On KJZZ's SOAPBOX, The Show turns over the the mic to listeners. Do you ever wonder what your kid's teacher is thinking? This week we're hearing from Arizona educators for the latest collection in our SOAPBOX series, where listeners tell their own true stories. This time the theme is The Classroom, and next up is high school teacher Anita Walters, who is constantly on the hunt for magic moments.
Walters has spent 20 years teaching high school English, creative writing, journalism and college composition.
Those magic moments
My stepdaughter — who has two school-age children and has taught herself — asked me, how do some teachers inspire students so much, for years even? After 20 years of teaching high school English, the best I could tell her was, it’s a crapshoot.
Teachers reportedly make more decisions per minute than brain surgeons. The job demands we entertain, engage and inspire, all while evaluating each one of the students, most of whom are likely battling out of control hormones, stress, meds (legal or otherwise) or screen-time overload.
Since our students are hardly cookie-cutter, we know that authenticity is the only thing that works. Kids smell fake praise like a dog detects a pinch of sugar in a swimming pool. My own insecure teenaged self suspected almost all compliments of ulterior motives. But when my favorite teacher pulled me aside and said I should pursue a career in writing, I listened. Because she guarded her compliments closely. I’ll never forget her. So, I tell my own promising scribes, especially the self-doubting ones, that they have talent, whenever I can.
Enthusiastic students are easy, but what about the ones who struggle? And if their class is overcrowded or they’re chronically absent, the opportunities to really connect are rare. Then there are days that just. Don’t. Work. Where the most significant connection is getting a kid to unwillingly admit that ChatGPT wrote their essay. These are the days that keep me up at night, thinking of what I should’ve said. Teacher-guilt is real, folks, and it’s pervasive.
But then, a kid who’s been giving me double doses of side-eye hangs out after class, wanting to keep talking about "1984" or show me their writing. What??? I’ve even gotten a few visits from former students who I was sure drew mustaches and devil horns on my yearbook picture. What on earth did I say to make them want to come back to share their lives with me?
I keep looking for magic moments.
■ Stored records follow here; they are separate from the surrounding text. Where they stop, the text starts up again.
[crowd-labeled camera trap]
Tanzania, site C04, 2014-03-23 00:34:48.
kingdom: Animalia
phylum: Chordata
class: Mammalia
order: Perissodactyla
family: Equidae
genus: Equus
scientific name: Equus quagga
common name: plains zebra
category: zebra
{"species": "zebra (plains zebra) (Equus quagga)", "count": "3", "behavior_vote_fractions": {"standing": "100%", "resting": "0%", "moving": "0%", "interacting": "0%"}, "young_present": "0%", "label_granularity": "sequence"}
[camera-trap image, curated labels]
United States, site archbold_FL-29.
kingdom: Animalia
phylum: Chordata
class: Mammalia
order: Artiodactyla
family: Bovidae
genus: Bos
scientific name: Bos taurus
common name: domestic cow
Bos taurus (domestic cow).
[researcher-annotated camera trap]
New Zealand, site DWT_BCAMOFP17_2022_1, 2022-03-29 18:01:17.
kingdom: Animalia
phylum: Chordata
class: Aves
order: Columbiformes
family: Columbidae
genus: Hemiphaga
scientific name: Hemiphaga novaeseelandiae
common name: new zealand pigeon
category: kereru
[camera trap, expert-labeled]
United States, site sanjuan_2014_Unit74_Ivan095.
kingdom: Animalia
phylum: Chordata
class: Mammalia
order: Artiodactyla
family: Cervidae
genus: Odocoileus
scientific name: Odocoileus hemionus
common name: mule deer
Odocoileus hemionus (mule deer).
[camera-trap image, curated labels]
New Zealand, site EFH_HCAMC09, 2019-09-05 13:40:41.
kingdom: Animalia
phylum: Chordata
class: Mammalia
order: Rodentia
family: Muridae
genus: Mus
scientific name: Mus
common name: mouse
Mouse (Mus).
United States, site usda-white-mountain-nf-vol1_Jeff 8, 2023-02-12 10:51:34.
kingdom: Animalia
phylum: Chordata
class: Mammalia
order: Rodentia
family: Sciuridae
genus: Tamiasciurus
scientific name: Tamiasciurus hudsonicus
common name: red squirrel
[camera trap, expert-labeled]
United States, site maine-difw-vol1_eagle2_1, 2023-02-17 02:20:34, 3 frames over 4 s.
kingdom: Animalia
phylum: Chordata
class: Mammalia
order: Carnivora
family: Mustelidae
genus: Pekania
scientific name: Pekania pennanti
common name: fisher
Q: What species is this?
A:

Like the one with the young man who, when he did come to class, slunk into the background and refused to talk. One day, I peeked over his shoulder while he was writing maybe his only essay that year. Amid a scattershot of words was a sentence so simply profound it made my heart stop. Without thinking I blurted, “That, right there — brilliant! Expand on that!” Turns out this kid was going through a personal upheaval that could crush adults twice his age. It just happened that in my room he wanted to let it out on paper. He hugged me hard at graduation; and I still picture his beautiful smile. I wonder, does he still remember?
I’ve come to terms with the idea that I may never know if or how I changed my students. I can tell you without a doubt that my students have changed me.